» EXERCISE OBJECTIVE:
Reproduce all of the data below word for word, leaving out the pictures.

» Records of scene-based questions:
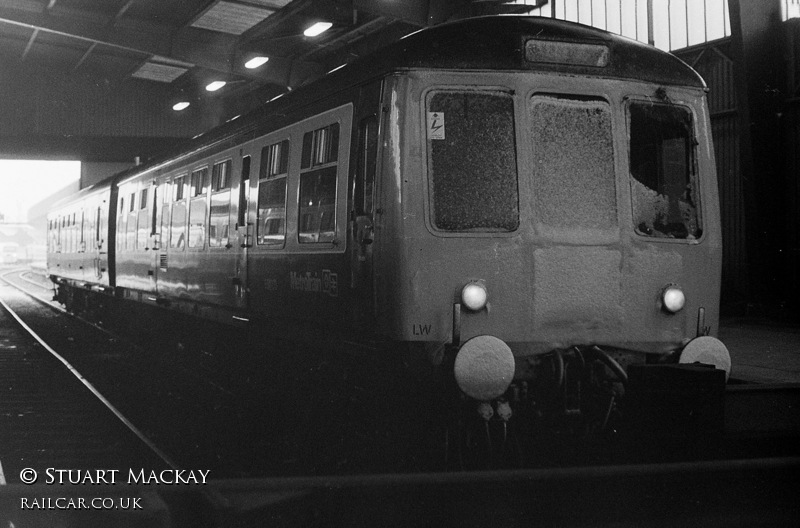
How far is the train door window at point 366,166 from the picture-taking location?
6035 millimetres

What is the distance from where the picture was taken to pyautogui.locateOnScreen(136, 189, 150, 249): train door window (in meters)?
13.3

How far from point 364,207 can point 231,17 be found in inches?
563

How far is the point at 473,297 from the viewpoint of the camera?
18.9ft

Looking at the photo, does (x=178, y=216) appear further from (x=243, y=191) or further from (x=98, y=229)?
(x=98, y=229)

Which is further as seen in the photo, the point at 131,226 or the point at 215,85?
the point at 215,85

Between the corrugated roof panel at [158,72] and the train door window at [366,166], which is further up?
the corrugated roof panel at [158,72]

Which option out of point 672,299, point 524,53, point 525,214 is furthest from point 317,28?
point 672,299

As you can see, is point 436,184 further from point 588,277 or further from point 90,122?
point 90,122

» THE RESULT:
How far is the train door window at point 366,166 from the picture-taking location?
6035 millimetres

What is the distance from where the picture was taken to pyautogui.locateOnScreen(136, 189, 150, 249): train door window (in meters)?
13.3

How far from point 364,207 can point 231,17 be found in inches?
563

How far is the point at 473,297 from the viewpoint of the camera?
18.9ft

Looking at the photo, does (x=178, y=216) appear further from (x=243, y=191) or further from (x=98, y=229)?
(x=98, y=229)

Which is further as seen in the photo, the point at 131,226 or the point at 215,85?
the point at 215,85

Between the corrugated roof panel at [158,72] and the train door window at [366,166], which is further up?
the corrugated roof panel at [158,72]

Which option out of point 672,299, point 524,53, point 525,214 is furthest from point 317,28?
point 672,299

As you can see, is point 436,184 further from point 588,277 or further from point 90,122?
point 90,122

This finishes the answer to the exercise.